> PASSAGE TO READ:
BEGIN

Thus, there was a particularized reason for suspecting criminal activity
and a basis for stopping the car for further investigation of that activity. We next determine whether Fort was seized under
Article I, Section 10, of the Minnesota Constitution and the Fourth Amendment
of the United States Constitution at the time the officer questioned him
regarding the presence of narcotics and weapons. The state suggests that Fort, as a passenger, was not the subject
of the traffic offense and was free to leave.
However, “[t]emporary detention of individuals during the stop of an
automobile by the police” constitutes a seizure under the Fourth
Amendment. Whren v. United States, 517 U.S. 806, 809-10 (1996). While the Supreme Court did not specifically
address whether a vehicle’s passengers are also considered seized during a
traffic stop, the facts in Whren indicate that the vehicle was carrying
passengers. Id. at 808. Nevertheless,
we need not decide whether a passenger in a stopped vehicle is also seized
because, even if Fort was not seized as part of the stop, a person is seized if
a reasonable person, under the circumstances, would not feel free to disregard
the police questions or to terminate the encounter. See State v. Cripps, 533 N.W.2d 388, 391
(Minn. 1995). Here, Fort was a passenger in a vehicle that was
stopped for a routine traffic violation.
An officer in full uniform, including flashlight, gun, handcuffs, and
mace, approached the passenger’s side of the vehicle while the squad car lights
continued to flash and asked Fort to exit the vehicle. The officer then escorted Fort to the squad
car and proceeded to ask him a series of questions. The questions were particularly intrusive given that they were
aimed at soliciting evidence of drugs and weapons. On the facts presented, we conclude that, because an objectively
reasonable person would not feel free to disregard the police officer’s
questions or to terminate the encounter, Fort was seized. While there is nothing in the record to suggest that
the initial stop was improper, the scope and duration of a traffic stop
investigation must be limited to the justification for the stop. See
State v. Wiegand, 645 N.W.2d 125, 135
(Minn. 2002). In Wiegand, the defendants were stopped for a burned-out headlight,
but the police conducted a search using a narcotics-detection dog in the
absence of reasonable articulable suspicion of drug‑related
activity. Id. at 128-29, 137. We
reversed the defendants’ convictions holding, among other things, that under
Article I, Section 10, of the Minnesota Constitution any expansion of the scope
or duration of a traffic stop must be justified by a reasonable articulable
suspicion of other criminal activity. Id. at 135. Here, the officer testified at the pretrial hearing
that the location of the stop was in a “high drug” area. He further testified that he intended to
offer Fort a ride home and therefore conducted the search for purposes of
officer safety. However, the district
court, in concluding that the officer had no articulable basis to justify the
search request, found this intention was not credible because it was not
communicated to Fort. Moreover, the
officer never said he suspected any crime other than the traffic
violations. The purpose of this traffic
stop was simply to process violations for speeding and a cracked windshield and
there was no reasonable articulable suspicion of any other crime. Investigation of the presence of narcotics
and weapons had no connection to the purpose for the stop. We therefore conclude that the investigative
questioning, consent inquiry, and subsequent search went beyond the scope of
the traffic stop and was unsupported by any reasonable articulable suspicion.[1] Therefore, we reverse the court of appeals
and reinstate the district court’s suppression order.[2] Reversed.

END

> WHAT THE TASK REQUIRES:
Reproduce word for word the part of the passage on Fort's traffic stop that begins at the words "Thus, there was" and stops after the words "free to leave.".

> AVAILABLE DATA:
BEGIN

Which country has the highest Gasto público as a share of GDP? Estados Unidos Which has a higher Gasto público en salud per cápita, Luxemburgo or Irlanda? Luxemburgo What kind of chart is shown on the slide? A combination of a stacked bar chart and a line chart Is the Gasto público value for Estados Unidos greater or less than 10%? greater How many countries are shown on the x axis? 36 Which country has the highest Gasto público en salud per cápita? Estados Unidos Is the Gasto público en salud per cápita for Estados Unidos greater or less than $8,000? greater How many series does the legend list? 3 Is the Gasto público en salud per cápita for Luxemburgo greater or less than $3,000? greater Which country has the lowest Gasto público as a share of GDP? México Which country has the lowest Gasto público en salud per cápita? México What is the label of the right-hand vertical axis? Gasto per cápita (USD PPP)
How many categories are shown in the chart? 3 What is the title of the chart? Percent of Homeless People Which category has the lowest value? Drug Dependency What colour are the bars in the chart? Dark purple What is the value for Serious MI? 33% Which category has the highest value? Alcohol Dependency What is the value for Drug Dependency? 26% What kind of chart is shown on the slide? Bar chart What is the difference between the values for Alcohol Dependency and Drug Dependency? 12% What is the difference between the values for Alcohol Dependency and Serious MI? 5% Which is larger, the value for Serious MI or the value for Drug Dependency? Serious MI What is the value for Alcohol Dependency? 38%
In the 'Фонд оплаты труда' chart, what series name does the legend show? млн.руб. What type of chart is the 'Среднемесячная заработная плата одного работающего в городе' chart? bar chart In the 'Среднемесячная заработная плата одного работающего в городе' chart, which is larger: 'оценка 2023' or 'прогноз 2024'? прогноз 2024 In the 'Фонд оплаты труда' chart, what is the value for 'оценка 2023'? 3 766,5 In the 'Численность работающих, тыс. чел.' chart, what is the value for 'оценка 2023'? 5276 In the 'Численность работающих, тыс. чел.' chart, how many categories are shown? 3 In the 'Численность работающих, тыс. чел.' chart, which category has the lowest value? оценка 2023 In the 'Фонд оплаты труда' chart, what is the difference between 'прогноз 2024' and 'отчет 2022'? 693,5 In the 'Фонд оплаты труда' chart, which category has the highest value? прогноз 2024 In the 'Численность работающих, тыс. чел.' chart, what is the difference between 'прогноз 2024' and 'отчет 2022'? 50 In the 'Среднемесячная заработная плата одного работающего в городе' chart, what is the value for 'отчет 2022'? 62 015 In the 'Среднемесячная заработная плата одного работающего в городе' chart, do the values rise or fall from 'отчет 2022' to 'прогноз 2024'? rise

END

> TASK RESPONSE:
Thus, there was a particularized reason for suspecting criminal activity
and a basis for stopping the car for further investigation of that activity. We next determine whether Fort was seized under
Article I, Section 10, of the Minnesota Constitution and the Fourth Amendment
of the United States Constitution at the time the officer questioned him
regarding the presence of narcotics and weapons. The state suggests that Fort, as a passenger, was not the subject
of the traffic offense and was free to leave.